I was rather smitten with Mr. Potato Head, which says an awful lot about the power of 1960s television advertising. (Mrs. Potato Head was not on my radar until the introduction of Toy Story.) Mr. Potato Head was featured on a commercial that aired repeatedly in the afternoons, drowned out by Jessie’s Sunbeam mixer as she whipped together dessert ingredients while simultaneously preparing dinner. Perched on a wooden kitchen chair, my eyes glued to the portable black and white television set, Wonderama and cartoons played on WNEW’s Channel 5. Jessie wasn’t sold on the idea of the Hasbro toy, and when I finally received a gift of the highly coveted Mr. Potato Head kit, she was less than happy to hand over a spud. Prior to 1964, you needed a genuine vegetable to accessorize; I don’t believe the plastic potato body became imperative until kids sustained injuries, jabbing the sharp little plastic pieces into both root vegetables and themselves. Jessie begrudgingly relinquished a perfectly fine potato that she assured me would sprout and lose it’s pep soon enough. She was right. I kept my Mr. Potato Head in a small Jumping Jacks shoebox with just enough room for him to stretch out comfortably alongside the plastic accessories. Jessie knew a thing or two about potatoes and it was just a matter of time before Mr. Potato Head was starting to look like something out of Creature Features. I salvaged the spud’s expressive facial elements plus his appendages, eyeglasses and jaunty hats then gave the starchy vegetable a proper shoebox burial. I moved on to Mattel’s Beanie and Cecil Disguise Kit which boasted a longer shelf life.

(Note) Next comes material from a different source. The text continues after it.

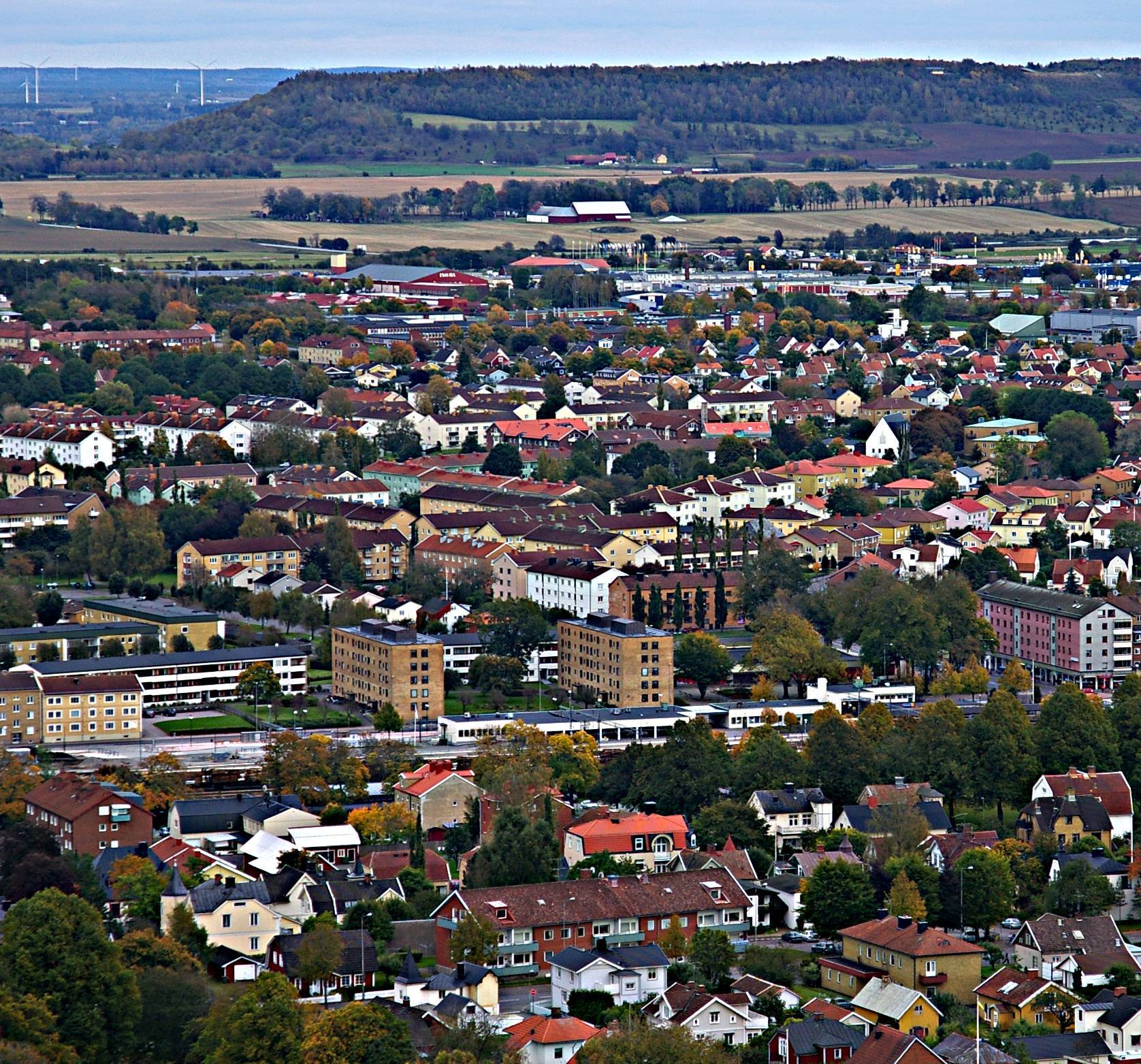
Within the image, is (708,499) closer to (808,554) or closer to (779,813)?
(808,554)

Mr. Potato Head would return to haunt me in later years when I least expected it. While on the road in late fall of 1981, I received a letter from the Idaho Potato Commission, the official home of the Idaho spud. They were interested in launching a new ad campaign featuring my boss as spokesperson. My immediate reaction was to avoid broaching the subject with His Majesty who had just recently (and rather vocally) rebuffed a gift from the Cabbage Patch people who had created his likeness in 'hand-stitched soft sculpture art.' The Potato Commission had included in their letter of introduction a proposed storyboard for the commercial. I had to admit, the likeness of my boss side by side with a potato, was uncanny. It was crystal clear to me what his response would be without showing him the paperwork. I made a very casual, passing reference to the correspondence ultimately deciding to politely decline the potato project. I filed the letter under “Miscellaneous Requests,” directly behind the xeroxed copy of my thank-you note to the Cabbage Patch folks.

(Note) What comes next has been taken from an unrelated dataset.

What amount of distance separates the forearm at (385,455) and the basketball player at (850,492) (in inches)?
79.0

In December of the same year, the tour was booked for an extended stay in Ft. Lauderdale. Nearly as exciting as sightings of alligators in the Sunrise Theatre parking lot were the holiday parties. We consumed a good bit of Key Lime pie, but not a single slice of Sweet Potato. Hanukkah intertwined with Christmas and gifts were exchanged against a backdrop of palm trees and Early Bird Specials. I hosted a small ‘Ring in the New Year’ soiree at the Mediterranean-inspired avocado green house I was renting. The General Manager, who was privy to most drama in Siam, both onstage and off, joined us. Insisting I unwrap his gift before he flew back to New York, he handed me a rectangular box, outfitted in the merriest and happiest of holiday gift wrap. As I carefully tore away the paper, there was no mistaking the familiar face, boasting oversized features, sporting a sizable mustache and outfitted in a shiny black hat. He grinned from behind the cellophane window of the Hasbro box, looking barely a day older than he had in 1964 when he was made out of potato, not plastic.